PCI and Fraud Analysis: To Have and Have Not
Written by David TaylorGuestView Columnist David Taylor is the Founder of the PCI Knowledge Base, Research Director of the PCI Alliance and a former E-Commerce and Security analyst with Gartner.
As merchants work to reduce the scope of PCI compliance and the risk due to having credit card data in their environment, some companies are actually taking access to this data away from people who need it to do their job, including the managers who are charged with investigating fraudulent credit card transactions. Instead of PCI controls helping reduce fraud, for some companies, they are making fraud detection more difficult.
We all know that PCI compliance creates dividing lines. Flat networks must be segmented. The number of databases that store—and applications that use—cardholder data needs to be reduced and the number of persons with full card number access needs to be reduced as well. The whole process of separating the “haves” from the “have nots” often leads to arguments and requires extensive justification on the part of those who maintain they must have the ability to see unencrypted card data in order to do their job.

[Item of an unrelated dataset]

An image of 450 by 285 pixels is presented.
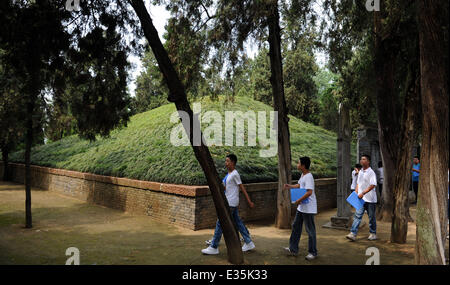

This seems obvious: Why should marketing have access to full, unencrypted credit card data? Yet it still provokes arguments. Not because of the people or policies, but simply because of the applications and the costs of changing them. Two years ago, we talked to merchants who were able to get away with this, using compensating controls that reduced data volumes, logged each access, and restricted access to batches of transactions, etc.
Today, however, that sort of explanation will not fly with an assessor or processor who reviews an assessment. Although card data is still described by merchants we speak with as being “all over the place,” this is one department that is definitely a “have not.”
Loss Prevention is a more tricky call. Some LP departments are also responsible for E-Commerce LP (i.e., fraud analysis) as well as physical security, so they do have “caseloads” that include verifying specific transactions with banks. This may be a manual process that is the “back end” to the fraud analytics group, which are the folks who use the automated tools.
In other cases, the fraud management organization is completely separate from LP. In such cases, LP can probably get away with having “only” the cardholder name, plus the first 6 and last 4 digits of the card number. This will be sufficient for most purposes, especially when the investigation is manual and they’re talking about a specific case with a bank.